------ Document excerpt ------
Vegans Should Not Ignore This Early Sign Of B12 Deficiency
In the last few weeks of voracious reading I’ve stumbled upon a book called The Starch Solution. In that book, John McDougall lays out an early & NEW sign of B12 Deficiency that I have not yet heard of before.
And honestly, it quite shocked me.
The reason it shocked me because:
- I’ve read a lot of books about veganism and health and have not yet stumbled upon this symptom of vitamin b12 deficiency in males or females.
- Just a few months ago I actually experienced some of those early signs of vitamin b12 deficiency that Mr. McDougall is talking about. And the funny thing about those early signs is that you do not think that it’s B12 deficiency, but it actually can be.
So are you excited to learn more? Let’s just dive right into it.
Regular Sign Of Vitamin B12 Deficiency
One of the earliest signs of Vitamin B12 deficiency, which you might already be familiar with, is related to your blood and performance. It’s anemia.
It means getting tired more often and being easily exhausted when doing any kind of physical activity. Anemia can result from iron deficiency but also from B12 deficiency and can easily be diagnosed with a simple blood test.
But this symptom is not what I’m talking about in this video. I’m talking about something more severe. Because another early sign of B12 deficiency is related to your nervous system.
And if not treated early, these symptoms can be irreversible.
New & Early Sign Of B12 Deficiency
So let’s quote John McDougall here:
“The most common nervous system symptoms of B12 deficiency are numbness and tingling in the hands and feet. In the early stages of the deficiency, these neurological problems are entirely reversible.”
And as I think back a few months ago, when I wasn’t supplementing B12 because I ran out of it. And I lived on the other side of the world in Bali, during the pandemic, so which kind of inhibited my B12 supply chains – I experienced regular tingling sensations in my hand and feet.
------
> [Task brief]: Extend the B12 deficiency text, starting after its last sentence.
------ Source data ------
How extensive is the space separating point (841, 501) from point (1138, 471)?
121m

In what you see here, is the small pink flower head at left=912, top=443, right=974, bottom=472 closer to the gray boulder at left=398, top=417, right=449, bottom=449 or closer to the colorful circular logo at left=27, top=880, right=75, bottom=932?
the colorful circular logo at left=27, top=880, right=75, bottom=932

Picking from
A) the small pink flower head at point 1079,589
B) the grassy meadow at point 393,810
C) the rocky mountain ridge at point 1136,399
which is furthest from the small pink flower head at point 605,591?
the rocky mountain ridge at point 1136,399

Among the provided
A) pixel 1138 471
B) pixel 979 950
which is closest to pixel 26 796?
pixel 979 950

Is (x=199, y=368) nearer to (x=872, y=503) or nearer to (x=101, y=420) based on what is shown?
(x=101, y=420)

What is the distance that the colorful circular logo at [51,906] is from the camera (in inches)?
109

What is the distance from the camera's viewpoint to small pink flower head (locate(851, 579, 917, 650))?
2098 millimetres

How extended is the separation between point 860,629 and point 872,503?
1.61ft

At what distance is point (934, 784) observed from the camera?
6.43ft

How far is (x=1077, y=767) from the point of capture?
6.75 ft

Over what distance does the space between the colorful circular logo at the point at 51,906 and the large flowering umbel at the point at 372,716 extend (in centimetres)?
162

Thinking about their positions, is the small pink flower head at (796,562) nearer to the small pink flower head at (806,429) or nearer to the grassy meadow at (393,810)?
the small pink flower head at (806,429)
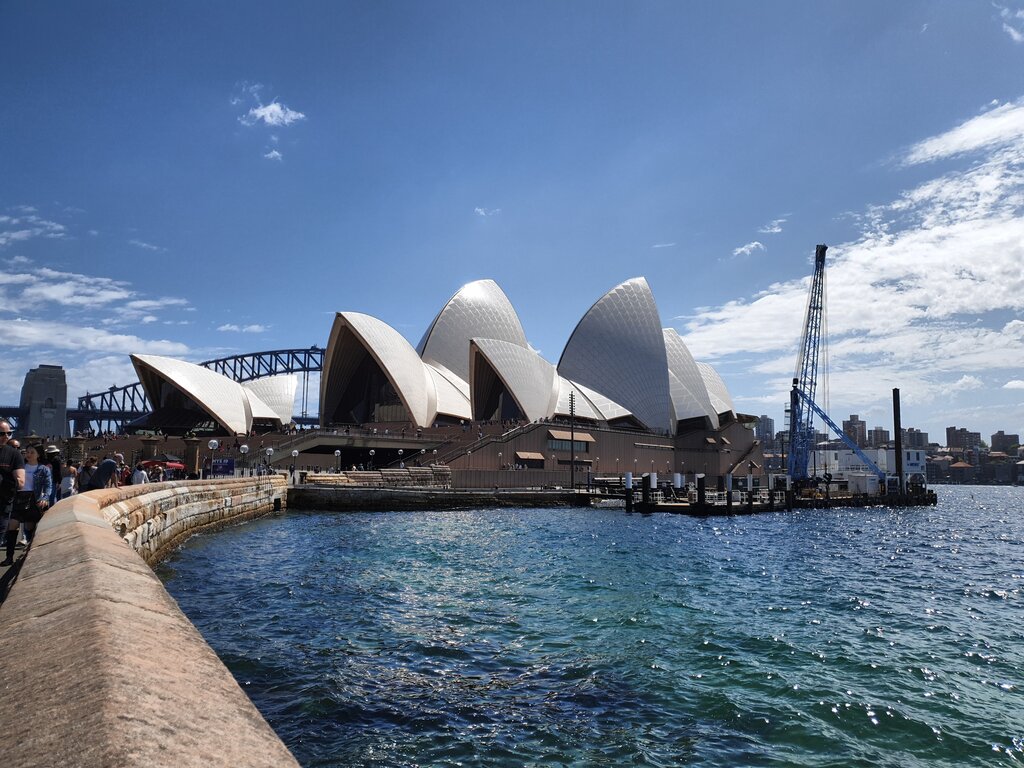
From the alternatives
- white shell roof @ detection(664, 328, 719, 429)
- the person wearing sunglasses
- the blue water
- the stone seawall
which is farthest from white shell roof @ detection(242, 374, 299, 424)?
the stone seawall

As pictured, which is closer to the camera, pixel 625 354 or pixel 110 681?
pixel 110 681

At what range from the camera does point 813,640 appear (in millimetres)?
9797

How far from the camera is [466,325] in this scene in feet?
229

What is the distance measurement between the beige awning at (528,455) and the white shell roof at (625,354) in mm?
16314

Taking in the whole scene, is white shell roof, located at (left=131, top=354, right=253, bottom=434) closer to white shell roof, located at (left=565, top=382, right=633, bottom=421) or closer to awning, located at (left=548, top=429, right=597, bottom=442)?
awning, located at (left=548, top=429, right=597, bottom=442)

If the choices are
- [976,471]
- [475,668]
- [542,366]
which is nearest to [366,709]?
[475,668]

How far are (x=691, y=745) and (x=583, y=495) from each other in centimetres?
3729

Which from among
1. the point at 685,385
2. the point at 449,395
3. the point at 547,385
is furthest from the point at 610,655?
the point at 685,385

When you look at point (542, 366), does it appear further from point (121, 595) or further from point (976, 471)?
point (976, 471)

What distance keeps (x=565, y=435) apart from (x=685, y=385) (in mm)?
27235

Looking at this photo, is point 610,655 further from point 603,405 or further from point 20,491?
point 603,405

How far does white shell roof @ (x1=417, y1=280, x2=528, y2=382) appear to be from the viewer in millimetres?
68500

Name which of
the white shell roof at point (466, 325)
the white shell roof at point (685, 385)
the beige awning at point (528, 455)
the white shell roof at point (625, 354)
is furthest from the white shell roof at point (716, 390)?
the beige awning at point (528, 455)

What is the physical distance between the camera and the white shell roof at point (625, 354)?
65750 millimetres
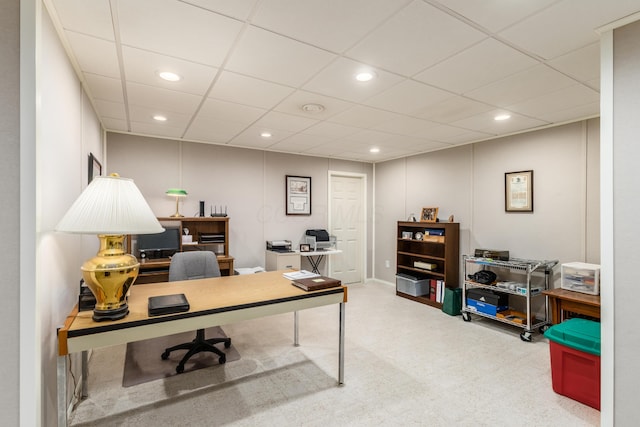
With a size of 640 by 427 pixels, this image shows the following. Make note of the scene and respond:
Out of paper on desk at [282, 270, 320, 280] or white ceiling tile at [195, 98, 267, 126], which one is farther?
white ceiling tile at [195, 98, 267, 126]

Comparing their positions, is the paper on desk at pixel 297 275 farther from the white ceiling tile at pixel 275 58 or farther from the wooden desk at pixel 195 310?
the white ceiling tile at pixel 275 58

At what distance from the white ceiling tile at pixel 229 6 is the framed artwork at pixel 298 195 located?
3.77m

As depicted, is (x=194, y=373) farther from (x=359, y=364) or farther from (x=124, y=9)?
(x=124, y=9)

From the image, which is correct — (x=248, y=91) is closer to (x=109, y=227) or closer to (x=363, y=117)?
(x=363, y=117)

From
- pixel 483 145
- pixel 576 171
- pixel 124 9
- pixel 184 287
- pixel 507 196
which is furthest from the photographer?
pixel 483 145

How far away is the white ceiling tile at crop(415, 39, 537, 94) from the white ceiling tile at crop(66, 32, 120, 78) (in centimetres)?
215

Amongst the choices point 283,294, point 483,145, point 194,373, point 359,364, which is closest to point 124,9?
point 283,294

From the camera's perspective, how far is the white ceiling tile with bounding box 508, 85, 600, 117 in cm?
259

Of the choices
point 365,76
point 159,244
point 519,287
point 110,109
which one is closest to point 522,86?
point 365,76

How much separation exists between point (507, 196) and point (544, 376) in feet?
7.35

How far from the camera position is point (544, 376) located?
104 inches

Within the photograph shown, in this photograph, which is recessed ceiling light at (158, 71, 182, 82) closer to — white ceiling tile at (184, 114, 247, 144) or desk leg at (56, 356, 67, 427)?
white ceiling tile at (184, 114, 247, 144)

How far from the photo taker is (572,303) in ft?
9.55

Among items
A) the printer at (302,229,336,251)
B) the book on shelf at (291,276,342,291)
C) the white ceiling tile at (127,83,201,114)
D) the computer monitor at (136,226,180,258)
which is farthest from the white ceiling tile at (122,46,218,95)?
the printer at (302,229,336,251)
------
------ Source data ------
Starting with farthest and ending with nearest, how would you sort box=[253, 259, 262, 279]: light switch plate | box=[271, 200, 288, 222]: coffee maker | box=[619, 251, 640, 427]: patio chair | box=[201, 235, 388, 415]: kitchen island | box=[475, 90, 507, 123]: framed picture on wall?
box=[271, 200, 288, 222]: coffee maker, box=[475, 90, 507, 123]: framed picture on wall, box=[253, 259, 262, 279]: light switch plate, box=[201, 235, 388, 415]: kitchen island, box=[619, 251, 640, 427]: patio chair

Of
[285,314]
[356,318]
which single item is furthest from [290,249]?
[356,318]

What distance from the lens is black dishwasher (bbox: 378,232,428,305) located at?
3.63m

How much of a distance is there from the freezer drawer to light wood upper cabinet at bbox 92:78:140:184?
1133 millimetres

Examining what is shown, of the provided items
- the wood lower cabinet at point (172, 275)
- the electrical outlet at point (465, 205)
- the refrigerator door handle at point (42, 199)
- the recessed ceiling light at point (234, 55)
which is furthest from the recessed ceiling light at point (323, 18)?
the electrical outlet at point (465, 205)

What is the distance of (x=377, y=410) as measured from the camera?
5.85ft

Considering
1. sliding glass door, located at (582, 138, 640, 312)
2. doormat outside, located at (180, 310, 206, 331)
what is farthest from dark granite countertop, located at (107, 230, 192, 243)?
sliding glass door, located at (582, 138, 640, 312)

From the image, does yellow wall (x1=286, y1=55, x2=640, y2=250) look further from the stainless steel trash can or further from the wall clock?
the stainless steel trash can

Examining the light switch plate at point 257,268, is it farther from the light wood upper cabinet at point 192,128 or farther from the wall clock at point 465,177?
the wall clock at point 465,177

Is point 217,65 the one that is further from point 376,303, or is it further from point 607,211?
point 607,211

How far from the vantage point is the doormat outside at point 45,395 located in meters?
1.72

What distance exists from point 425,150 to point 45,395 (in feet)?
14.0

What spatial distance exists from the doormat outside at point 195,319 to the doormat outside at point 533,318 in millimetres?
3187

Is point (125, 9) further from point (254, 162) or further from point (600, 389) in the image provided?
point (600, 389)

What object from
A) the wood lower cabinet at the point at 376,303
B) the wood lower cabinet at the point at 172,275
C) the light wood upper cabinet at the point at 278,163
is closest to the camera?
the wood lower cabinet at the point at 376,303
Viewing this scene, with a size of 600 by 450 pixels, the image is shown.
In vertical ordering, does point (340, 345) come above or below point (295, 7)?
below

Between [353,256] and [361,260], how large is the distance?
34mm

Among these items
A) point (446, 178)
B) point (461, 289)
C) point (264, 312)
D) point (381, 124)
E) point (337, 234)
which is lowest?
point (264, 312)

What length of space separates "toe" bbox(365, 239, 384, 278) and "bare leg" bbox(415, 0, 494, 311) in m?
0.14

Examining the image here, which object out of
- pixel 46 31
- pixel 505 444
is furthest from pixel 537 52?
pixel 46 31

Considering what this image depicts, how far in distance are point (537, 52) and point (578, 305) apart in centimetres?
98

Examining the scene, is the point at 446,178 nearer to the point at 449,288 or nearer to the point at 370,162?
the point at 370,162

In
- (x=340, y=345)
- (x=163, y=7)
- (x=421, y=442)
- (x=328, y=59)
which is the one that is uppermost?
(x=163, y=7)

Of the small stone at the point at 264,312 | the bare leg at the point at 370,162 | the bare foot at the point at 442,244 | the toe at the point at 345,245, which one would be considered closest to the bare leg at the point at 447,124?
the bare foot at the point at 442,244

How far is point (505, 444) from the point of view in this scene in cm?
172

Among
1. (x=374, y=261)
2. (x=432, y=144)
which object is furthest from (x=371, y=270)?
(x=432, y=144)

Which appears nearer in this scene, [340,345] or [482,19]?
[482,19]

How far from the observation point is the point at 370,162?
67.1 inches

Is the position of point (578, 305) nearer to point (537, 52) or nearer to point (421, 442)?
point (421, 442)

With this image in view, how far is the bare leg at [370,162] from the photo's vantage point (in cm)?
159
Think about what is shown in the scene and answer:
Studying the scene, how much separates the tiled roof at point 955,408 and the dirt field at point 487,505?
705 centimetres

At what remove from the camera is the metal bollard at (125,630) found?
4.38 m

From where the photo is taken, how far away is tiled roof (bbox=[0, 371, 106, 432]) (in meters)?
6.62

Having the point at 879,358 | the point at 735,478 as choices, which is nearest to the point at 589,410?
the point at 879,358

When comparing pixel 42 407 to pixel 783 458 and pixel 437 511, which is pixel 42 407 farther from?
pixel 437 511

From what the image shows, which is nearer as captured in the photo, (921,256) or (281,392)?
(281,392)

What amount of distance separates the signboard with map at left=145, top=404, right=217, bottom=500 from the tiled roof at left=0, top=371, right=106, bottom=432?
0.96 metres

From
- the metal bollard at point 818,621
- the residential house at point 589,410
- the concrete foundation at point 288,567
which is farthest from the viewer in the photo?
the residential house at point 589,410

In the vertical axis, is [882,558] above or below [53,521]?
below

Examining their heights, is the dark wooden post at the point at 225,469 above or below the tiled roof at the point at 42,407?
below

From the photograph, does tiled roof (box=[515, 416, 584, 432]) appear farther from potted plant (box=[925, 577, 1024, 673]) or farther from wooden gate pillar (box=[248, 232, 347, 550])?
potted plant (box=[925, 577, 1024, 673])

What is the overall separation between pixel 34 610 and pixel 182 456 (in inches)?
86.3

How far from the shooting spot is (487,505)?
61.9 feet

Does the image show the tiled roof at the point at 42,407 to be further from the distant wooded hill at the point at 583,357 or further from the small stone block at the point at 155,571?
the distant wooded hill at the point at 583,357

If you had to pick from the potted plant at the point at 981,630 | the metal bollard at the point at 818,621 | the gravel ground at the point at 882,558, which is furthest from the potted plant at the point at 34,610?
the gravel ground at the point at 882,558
------
> [Output for this task]:
Especially the little finger and the little toe. Which now, since supplementing B12 regularly again, have fully disappeared.
So this early sign is a symptom vegans should be fully aware of.
Are All Vegans B12 Deficient?
Now is this an actual risk for you and for most vegans?
Our liver stores about 2,000 to 5,000 micrograms of B12. Which is at least a 3-year reserve. And our body is very efficient at using that reserve, including reabsorption and recirculation of already used b12.
Which means it would take you about 20 to 30 years to become vitamin b12 deficient.
Pros And Cons Of B12 Supplementation
However, why take the chance? Vitamin B12 supplementation is a few bucks per year. It’s really one of the cheapest supplements there is.
Yet too many vegans prefer stating proudly ‘I don’t need B12 supplements’ when the potential downsides of NOT supplementing are just simply so huge.
We’re talking about irreversible neurological damages. That can cripple you for life.
So you have the downsides of supplementing B12: ‘Losing’ about a hundred bucks a year.
And you have the downside of not supplementing: Irreversible neurological damage.
If you lay it out like this it’s quite an easy and simple decision. Isn’t it?
Which Vitamin B12 Supplement To Take?
The supplement me and Dr. Greger recommend are B12 supplementation in the cyanocobalamin form, 2,000mcg per week or 50mcg daily.
Be aware that cyanocobalamin is a better version than methyl cobalamin. Recent science there seems to have changed because I remember a few years ago everyone was recommending methyl cobalamin.
So check your B12 supplement if it’s methyl cobalamin or cyano cobalamin. If it’s methyl – no issue. Just finish this and then switch over to cyano cobalamin afterwards because it’s easier absorbable.
Most vegans won’t really have an issue with supplementing the suboptimal form of b12 which is methyl cobalamin, especially if it’s in higher dosages, however both supplements are equally expensive so why not go for the better one which is cyano cobalamin.
The best form of B12 absorption is lozenges. Meaning a supplement that dissolves in your mouth. So you don’t swallow it – you let it dissolve.
And oral B12 supplementation is as effective as B12 injections, so injections of the b12 vitamin are not really necessary.